However, effective gene expression requires more than just cellular uptake. Indeed one of the historical limitations of non-viral gene delivery has been degradation in the lysosomes or degradation by cytosolic DNases. Although the intracellular transport pathways for GCS particles are not known, positively charged chitosan particles have been shown to be effectively released from lysosomes.[30] In addition, we here showed that the GCS NPs are resistant to degradation by DNases at levels which exceed those commonly found inside the cell,[32] while pDNA was (as expected) rapidly degraded. The lack of gene expression from pDNA in the current study indicates that the GCS plays a protective role for the pDNA inside the cell. Importantly our CD spectra/chitosanase release experiments, in vitro transfection studies, and most importantly in vivo gene expression data, confirm that the plasmid can be released intact from the particles and mediate efficient gene expression.

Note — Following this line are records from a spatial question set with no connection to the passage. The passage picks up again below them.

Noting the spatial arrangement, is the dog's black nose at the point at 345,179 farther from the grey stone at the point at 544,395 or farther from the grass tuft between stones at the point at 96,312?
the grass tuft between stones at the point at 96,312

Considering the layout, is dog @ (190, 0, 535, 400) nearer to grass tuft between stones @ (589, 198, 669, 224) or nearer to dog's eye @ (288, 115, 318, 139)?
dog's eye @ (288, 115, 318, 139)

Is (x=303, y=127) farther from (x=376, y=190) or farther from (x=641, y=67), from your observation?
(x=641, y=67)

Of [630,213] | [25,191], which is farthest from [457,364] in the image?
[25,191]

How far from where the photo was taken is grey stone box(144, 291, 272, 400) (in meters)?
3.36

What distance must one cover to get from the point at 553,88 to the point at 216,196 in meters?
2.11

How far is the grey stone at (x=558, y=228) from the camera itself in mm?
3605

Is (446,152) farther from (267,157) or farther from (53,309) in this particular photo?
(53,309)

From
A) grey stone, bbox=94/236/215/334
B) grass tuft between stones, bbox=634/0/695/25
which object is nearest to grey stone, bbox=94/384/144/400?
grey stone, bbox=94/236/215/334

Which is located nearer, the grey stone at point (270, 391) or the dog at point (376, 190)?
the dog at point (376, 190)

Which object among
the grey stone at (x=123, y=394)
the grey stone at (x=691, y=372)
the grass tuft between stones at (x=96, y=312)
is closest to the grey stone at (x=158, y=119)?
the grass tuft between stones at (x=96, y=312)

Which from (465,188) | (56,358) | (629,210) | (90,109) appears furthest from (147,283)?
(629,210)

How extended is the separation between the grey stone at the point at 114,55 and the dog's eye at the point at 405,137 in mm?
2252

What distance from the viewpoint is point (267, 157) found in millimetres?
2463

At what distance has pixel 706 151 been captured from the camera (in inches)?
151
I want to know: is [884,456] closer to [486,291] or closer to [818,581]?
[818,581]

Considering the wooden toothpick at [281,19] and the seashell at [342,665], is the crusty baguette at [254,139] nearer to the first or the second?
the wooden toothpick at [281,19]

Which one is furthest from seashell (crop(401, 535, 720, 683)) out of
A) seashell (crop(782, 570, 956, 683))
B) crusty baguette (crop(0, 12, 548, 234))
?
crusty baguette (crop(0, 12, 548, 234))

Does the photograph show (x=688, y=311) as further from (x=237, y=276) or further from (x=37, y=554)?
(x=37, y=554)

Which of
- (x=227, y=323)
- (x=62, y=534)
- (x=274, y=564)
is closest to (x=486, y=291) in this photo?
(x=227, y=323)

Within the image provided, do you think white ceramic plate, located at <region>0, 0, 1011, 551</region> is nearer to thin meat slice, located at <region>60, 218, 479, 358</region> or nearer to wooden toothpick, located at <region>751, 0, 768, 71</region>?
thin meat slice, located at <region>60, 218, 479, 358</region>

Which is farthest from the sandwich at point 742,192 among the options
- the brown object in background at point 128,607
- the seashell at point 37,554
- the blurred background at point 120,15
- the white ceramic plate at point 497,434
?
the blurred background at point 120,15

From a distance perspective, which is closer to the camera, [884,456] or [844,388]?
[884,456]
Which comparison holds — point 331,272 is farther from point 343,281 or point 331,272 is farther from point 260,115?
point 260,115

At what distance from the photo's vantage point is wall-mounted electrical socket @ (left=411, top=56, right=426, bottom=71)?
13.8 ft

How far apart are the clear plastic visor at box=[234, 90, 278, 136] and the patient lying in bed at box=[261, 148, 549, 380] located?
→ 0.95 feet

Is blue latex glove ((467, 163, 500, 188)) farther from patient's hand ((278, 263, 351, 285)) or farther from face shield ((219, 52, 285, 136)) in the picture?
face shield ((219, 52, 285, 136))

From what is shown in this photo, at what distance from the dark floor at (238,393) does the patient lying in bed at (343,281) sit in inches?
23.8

In addition to these biological criteria, an ideal therapeutic formulation also has some other features. These include stability in physiological conditions, ease of production, low cost, and persistent expression (to avoid repeat dosing). Here we show expression for up to two weeks post-injection and our future studies may address the duration of this expression. In addition, GCS NPs are already known to have some of these other benefits. They are easy to produce and low cost,[30] and we show that they are stable and do not aggregate in physiological saline (likely due to their positive surface charge).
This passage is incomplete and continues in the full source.